- Theatrical release poster
- Directed by: William Bindley
- Written by: William Bindley; Scott Bindley;
- Produced by: William Bindley; Carl Amari;
- Starring: Jim Caviezel; Jake Lloyd; Mary McCormack; Bruce Dern; Brent Briscoe;
- Cinematography: James Glennon
- Edited by: William Hoy
- Music by: Kevin Kiner
- Distributed by: Metro-Goldwyn-Mayer
- Release dates: January 23, 2001 (Sundance); April 22, 2005 (United States);
- Running time: 99 minutes
- Country: United States
- Language: English
- Box office: $500,000

= Madison (film) =

Madison is a 2001 American sports drama film directed by William Bindley, about APBA hydroplane racing in the 1970s that is based on a true story. It stars Jim Caviezel as a driver who comes out of retirement to lead the Madison, Indiana, community-owned racing team. This movie also marks the film debut of Brie Larson.

==Plot==

“After an accident ends his career as a hydroplane pilot, Jim McCormick (Jim Caviezel) settles into life as an air-conditioner mechanic, husband and father in a Midwestern town. The population of Madison, Ind., is relatively small, but it has been a fixture of national powerboat racing for years -- although that's in danger of ending. With life in the town being bleak enough as is, Jim, with the blessing of his wife (Mary McCormack) and son (Jake Lloyd), enters the 1971 Gold Cup hydroplane race.”

==Cast==
- Jim Caviezel as Jim McCormick
- Jake Lloyd as Mike McCormick
- Mary McCormack as Bonnie McCormick
- Bruce Dern as Harry Volpi
- Paul Dooley as Mayor Don Vaughn
- Brent Briscoe as Tony Steinhardt
- Mark Fauser as Travis
- Reed Diamond as Skip Naughton
- Frank Knapp Jr. as Bobby Humphrey
- Chelcie Ross as Roger Epperson
- Jim Hendrick as himself
- John Mellencamp as narrator (adult Mike McCormick)
- Brie Larson as Racing Girl 2
- Carl Amari as Jake the Banker
- Troy Waters as himself

==Production==
===Background===
Madison, Indiana, on the Ohio River, has sponsored powerboat racing since 1911 and began holding an annual race called the Madison Regatta in 1929. Beginning in 1954, the race became affiliated with the American Power Boat Association, held annually in July. Though Madison has a population of only 12,000, the Regatta maintains its place in the Unlimited hydroplane American Boat Racing Association series, whose other races are in Seattle, Kennewick, Detroit, San Diego, and Doha.

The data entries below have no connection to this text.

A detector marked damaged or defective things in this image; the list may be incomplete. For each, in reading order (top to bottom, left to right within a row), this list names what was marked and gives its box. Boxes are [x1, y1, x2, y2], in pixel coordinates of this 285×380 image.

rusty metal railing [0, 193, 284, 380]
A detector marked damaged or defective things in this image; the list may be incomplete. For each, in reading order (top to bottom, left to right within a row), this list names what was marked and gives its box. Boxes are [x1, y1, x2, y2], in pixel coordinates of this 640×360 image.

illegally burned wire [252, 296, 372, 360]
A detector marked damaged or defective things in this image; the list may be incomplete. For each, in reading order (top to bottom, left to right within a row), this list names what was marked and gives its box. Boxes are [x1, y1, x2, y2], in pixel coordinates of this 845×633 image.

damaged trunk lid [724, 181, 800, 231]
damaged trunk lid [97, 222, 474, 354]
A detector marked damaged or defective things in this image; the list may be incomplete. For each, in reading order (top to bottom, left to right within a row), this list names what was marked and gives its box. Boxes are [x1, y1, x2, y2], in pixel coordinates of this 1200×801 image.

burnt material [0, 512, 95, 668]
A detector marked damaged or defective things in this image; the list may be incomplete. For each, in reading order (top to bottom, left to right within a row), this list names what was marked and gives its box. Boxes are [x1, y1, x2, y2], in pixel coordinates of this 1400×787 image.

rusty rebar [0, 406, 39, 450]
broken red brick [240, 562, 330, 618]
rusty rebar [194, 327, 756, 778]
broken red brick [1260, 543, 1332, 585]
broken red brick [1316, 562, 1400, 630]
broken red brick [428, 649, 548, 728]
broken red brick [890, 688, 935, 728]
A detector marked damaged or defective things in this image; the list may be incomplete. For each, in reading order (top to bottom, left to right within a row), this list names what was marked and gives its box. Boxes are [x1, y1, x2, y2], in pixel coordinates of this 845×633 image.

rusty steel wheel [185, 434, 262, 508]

The Regatta regularly draws about 70,000-100,000 people and is a tremendous source of pride for residents of the town. Also significant is that Madison has the world's only community owned unlimited hydroplane, Miss Madison. The boat was traditionally near the bottom of the circuit. In 40+ years of racing, U-6 (its number regardless of its name) had won just six races before 2005.

One of those was an upset in the 1971 Regatta, which is the basis for the movie. Making that victory even sweeter was that it was also for the APBA Gold Cup.

Caviezel's character, Jim McCormick, was a real-life veteran racer and boat owner who drove Miss Madison in 1966 and 1969–71, then raced his own boat until seriously injured some years later. Many of his actual seven-man pit crew, including Harry Volpi, Bobby Humphrey, and Tony Steinhardt, were also portrayed in the film, while Steinhardt himself appeared as a fan in a cameo.

With Jake Lloyd's retirement from acting in 2001 (he completed filming his scenes the previous year), Madison stands as his final film to date.

===Delayed release===
Filmed in 2000 and completing post-production in 2001, Madison was selected to be the opening film at the 2001 Sundance Film Festival. Playing to a standing ovation at Sundance, it was picked up for distribution by a company that went out of business, stalling its release. On April 22, 2005, MGM released the film worldwide, making it the last film ever released by the studio as an independent company.

==Reception==
The review aggregation website Rotten Tomatoes reported a 30% approval rating with an average rating of 4.50/10 based on 33 reviews. The website's consensus calls the film, "A predictable and heavy-handed sports drama." Metacritic assigned a score of 43 out of 100, based on 15 critics, indicating "mixed or average reviews".